What to do:
Repeat the listing word for word, but skip any pictures.

Information supplied:
- - - - -
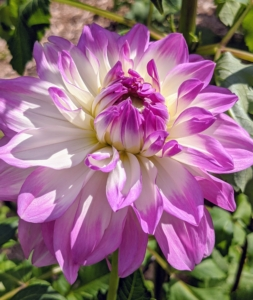This dahlia is a special mix of white and soft lavender. The flower is upward-facing and borne on long, strong stems. The genus Dahlia is native to the high plains of Mexico. Some species can be found in Guatemala, Honduras, Nicaragua, El Salvador & Costa Rica as well as parts of South America where it was introduced.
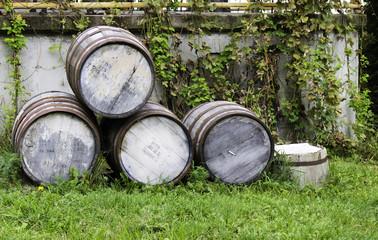 Old stacked beer barrels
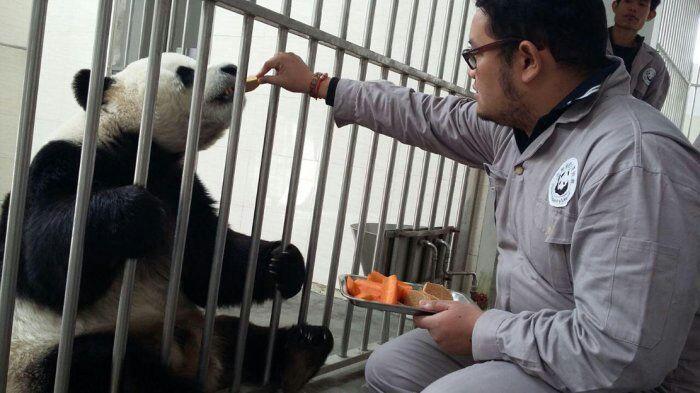 Ada Panda Raksasa China di Indonesia, Mau Lihat?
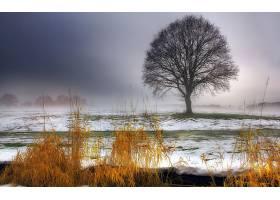 地球,树,树,壁纸,(47)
- - - - -
Reply:
This dahlia is a special mix of white and soft lavender. The flower is upward-facing and borne on long, strong stems. The genus Dahlia is native to the high plains of Mexico. Some species can be found in Guatemala, Honduras, Nicaragua, El Salvador & Costa Rica as well as parts of South America where it was introduced.
 Old stacked beer barrels
 Ada Panda Raksasa China di Indonesia, Mau Lihat?
 地球,树,树,壁纸,(47)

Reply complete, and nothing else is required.